ゴルフ嫌い習氏 全党員禁止 中国共産党、8800万人対象「倫理規定」
中国共産党は汚職防止策の一環として、約8800万人の全党員を対象に「ゴルフ禁止令」を出した。「暴飲暴食」「不適切な性的関係」などとともにゴルフに興じることを戒めることが、新たに「党員が守らなければならない道徳的倫理規定」に盛られたもので、中国国営新華社通信が22日、伝えた。中国でゴルフが明確に「規律違反」とされたのは初めて。「やりすぎでは…」といった声も聞かれるが、決定にはゴルフ嫌いの習近平国家主席(62)=党総書記=の意向が強く反映されたとみられる。折も折、ゴルフ発祥国の英国訪問中でサッカー好きの習主席は23日、サッカーの街として名高い最後の訪問地、マンチェスターに足を運んだ。
プレーも会員権も厳罰?
新倫理規定は「共産党員は公私を混同せず、公的利益を優先して利他的態度で勤労に励まなければならない」と定めた。ゴルフについては、コースでプレーすることも、会員権を有することも禁じた。違反した場合の罰則は明記されていないが、新華社は「今回の新規定は刑法に優先する」と報じており、違反者には司法管轄外の内部粛清制度で厳罰が下される可能性がある。

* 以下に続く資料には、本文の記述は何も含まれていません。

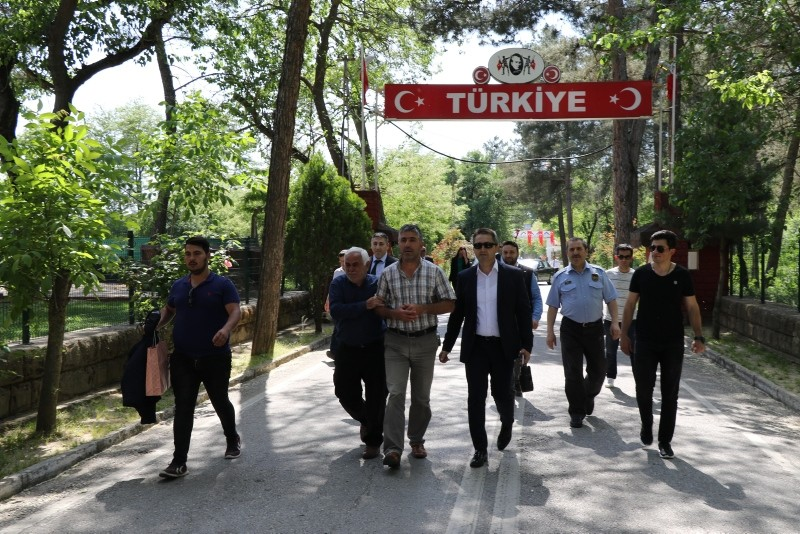 Musa Alerik (center) welcomed by family members and Turkish officials after being detained by Greece (IHA Photo)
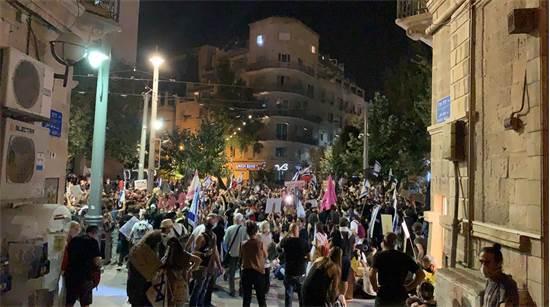 """מפגינים נגד נתניהו צועדים במרכז ירושלים / צילום: מחאת הדגלים השחורים, יח""""צ"""
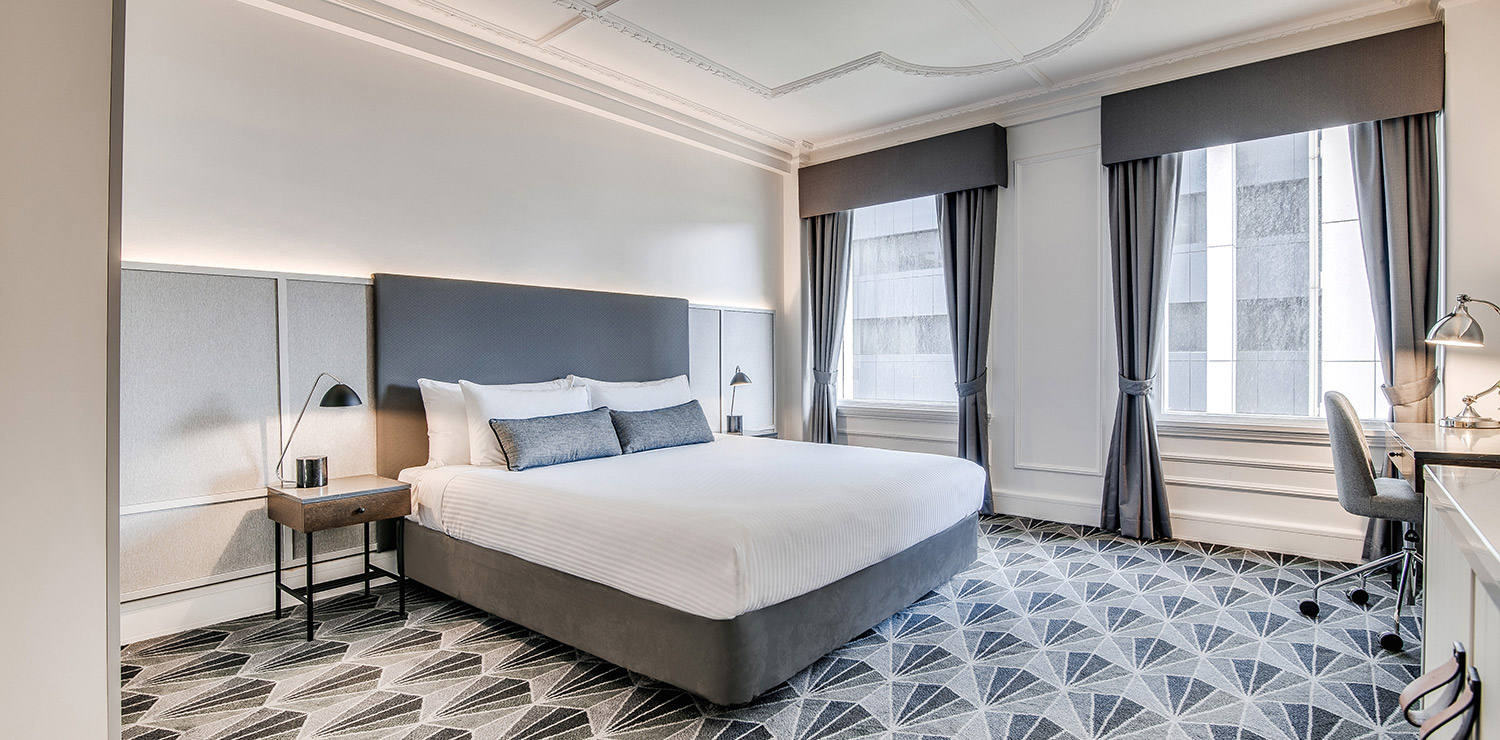 the-savoy-hotel-on-little-collins-melbourne-guest-room-bedroom-king-05-2018 | The Savoy Hotel on Little Collins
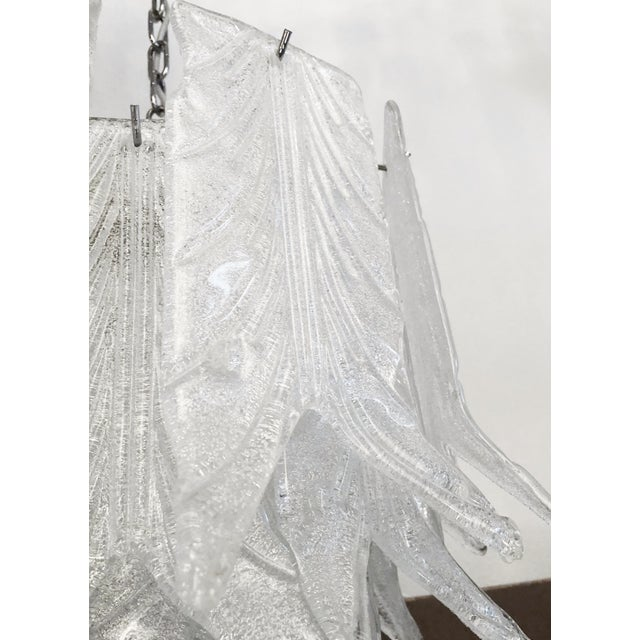 1960s 1960s Vintage Mazzega Graniglia Leaves Layered Murano Glass Chandelier For Sale - Image 5 of 7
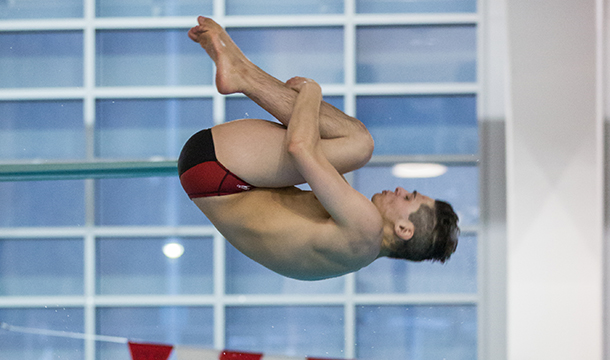 Men's Swimming Finishes Third At City Championships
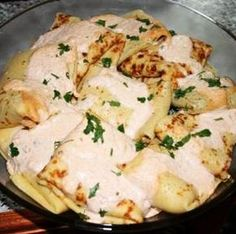 Crepes stuffed with meat and onion, topped with sour cream and paprika. Austrian Recipes, Hungarian Recipes, Hungarian Food, Pasta Recipes, Cooking Recipes, Crepes, Sour Cream, Pancakes, Recipies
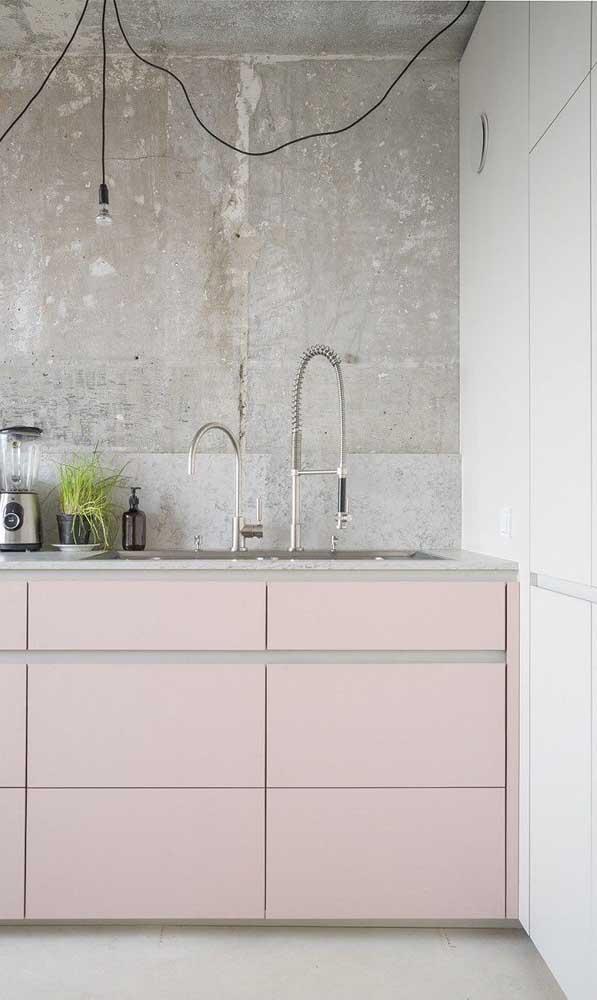 A cozinha rústica de influência industrial apostou em um tom salmão, quase rosa, para colorir os armários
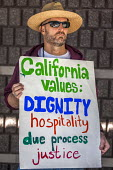Richmond Detention Center, California USA faith vigil protest against imprisonment of immigrants - David Bacon - 03-02-2018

習主席は2012年11月に共産党トップの総書記に就任して以来、「ハエもトラもたたく」(大物も小物も容赦しない)として、汚職取り締まりを強化。これまでに周永康・元政治局常務委員(72)ら多数の共産党幹部が失脚している。反汚職運動は、習氏による政治的粛清との批判もあるが、庶民は喝采しており、習氏の大衆レベルでの人気の高さは毛沢東(1893~1976年)に迫る状況になっている。
「グリーンが汚職の温床」
今回、ゴルフが禁止令の対象になったのは、「グリーン上での接待ゴルフが汚職や不正取引を生む温床となっている」というのが党の言い分だが、一方でビジネスマンにとっては、ゴルフ場は大切な情報交換の場所である。にもかかわらず、全党員を対象にした禁止令が出た背景には、習氏の個人的嗜好(しこう)も反映されているとみられる。
文化大革命期に下放(農村での強制労働)された経験を持つ習氏は、ゴルフを「富裕層のスポーツ」として忌避していると伝えられる。13年6月に訪米し、カリフォルニア州でバラク・オバマ大統領(54)と首脳会談に臨んだ際には、米側は無類のゴルフ好きで知られるオバマ氏の意向をくんで、ゴルフ場での会談と両首脳一緒のプレーもセットしようとしたが、習氏がプレーだけは頑として拒絶し、米側を当惑させたとされる。
メダル獲得は血眼
中国で最初にゴルフ場ができたのは1984年のことで、その歴史は長くない。ゴルフ人口は200万足らず、ゴルフ場の数も約600にすぎない。ただ、今回の禁止令で熱が一気にしぼむと見るのは早計だろう。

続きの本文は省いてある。